CC BY 4.0 · ACI open 2021; 05(02): e80-e83
DOI: 10.1055/s-0041-1730383
Invited Editorial

Perspective: Data Governance—Making Data Great

Keith F. Woeltje
1  Institute for Informatics, BJC HealthCare, St. Louis, Missouri, United States
2  Washington University School of Medicine, St. Louis, Missouri
› Author Affiliations


Health care delivery in the United States is undergoing massive changes. Although the pace at the local level can often be imperceptible, the overall momentum is relentless. Multiple factors are driving these changes—the rate of cost increases for care in the U.S. is unsustainable, the outcomes of care are worse than other countries that spend less, and a large portion of the population does not have real access to ongoing care, leading to enormous societal costs. On the health care delivery side, there has been a shift from stand-alone care delivery through stages of collaborative and value-driven health care toward a more accountable care/population management approach ([Fig. 1]).

Zoom Image
Fig. 1 Evolution of care delivery.

Politicians, policy experts, and health care administrators long recognized that changing models of health care would require significant amounts of data.
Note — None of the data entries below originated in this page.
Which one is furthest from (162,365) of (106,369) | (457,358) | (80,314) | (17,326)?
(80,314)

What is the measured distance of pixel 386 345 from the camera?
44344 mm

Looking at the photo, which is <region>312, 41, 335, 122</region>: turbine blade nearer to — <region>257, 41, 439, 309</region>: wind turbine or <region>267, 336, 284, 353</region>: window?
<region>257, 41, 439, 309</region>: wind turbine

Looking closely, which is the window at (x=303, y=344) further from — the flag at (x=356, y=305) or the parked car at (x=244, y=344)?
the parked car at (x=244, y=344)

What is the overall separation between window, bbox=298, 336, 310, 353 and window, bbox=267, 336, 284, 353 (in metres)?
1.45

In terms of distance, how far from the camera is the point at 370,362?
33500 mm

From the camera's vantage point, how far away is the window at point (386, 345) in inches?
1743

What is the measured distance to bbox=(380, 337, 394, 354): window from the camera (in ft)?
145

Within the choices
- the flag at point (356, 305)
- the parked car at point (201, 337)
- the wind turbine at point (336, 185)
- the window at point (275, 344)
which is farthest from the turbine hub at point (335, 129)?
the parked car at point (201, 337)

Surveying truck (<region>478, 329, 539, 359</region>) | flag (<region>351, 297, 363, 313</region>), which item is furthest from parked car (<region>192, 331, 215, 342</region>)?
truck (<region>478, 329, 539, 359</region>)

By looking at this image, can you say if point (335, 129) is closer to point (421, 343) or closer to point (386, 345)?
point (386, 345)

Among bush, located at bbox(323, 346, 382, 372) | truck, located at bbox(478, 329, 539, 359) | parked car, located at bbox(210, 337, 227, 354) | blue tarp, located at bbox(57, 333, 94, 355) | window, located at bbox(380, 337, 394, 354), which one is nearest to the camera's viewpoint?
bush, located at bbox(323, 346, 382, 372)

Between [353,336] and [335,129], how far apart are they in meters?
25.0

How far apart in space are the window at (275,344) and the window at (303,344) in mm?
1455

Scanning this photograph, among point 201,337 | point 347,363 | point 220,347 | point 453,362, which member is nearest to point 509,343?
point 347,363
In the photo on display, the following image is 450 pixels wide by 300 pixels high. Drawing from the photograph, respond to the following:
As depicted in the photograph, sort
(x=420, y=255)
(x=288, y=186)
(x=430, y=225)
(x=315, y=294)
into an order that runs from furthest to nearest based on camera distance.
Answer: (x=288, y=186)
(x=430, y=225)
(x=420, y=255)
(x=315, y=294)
This was a major factor in the founding of the Office of the National Coordinator for Health Information Technology (ONC), and later the Health Information Technology for Economic and Clinical Health (HITECH) Act which brought about the Meaningful Use program.[1] With the increased use of electronic health records (EHRs), the availability of electronic data in health care has risen dramatically.

Organizations increasingly see their data as a strategic asset. To most effectively leverage this asset, data from diverse sources (e.g., revenue cycle, supply chain, quality measures) must be combined for analysis. The use of data from diverse sources has always occurred, but in many organizations, this was often accomplished through establishment of locally curated data collections. Unsurprisingly, organizational leaders found they could get different answers for the same question depending on which group they asked.

Because data definitions can be quite nuanced, a team can become reluctant to share data with the rest of the enterprise. There is a concern that others would not understand “my data.” This can then lead to users on other teams to be creative in finding sources for the data they need. By acquiring data sets from diverse acquaintances across the organization, analysts may be using data with somewhat unclear provenance (often many steps away from the original sources) for important organizational reports that drive executive decision making. This can exacerbate the issue of getting different answers from different groups.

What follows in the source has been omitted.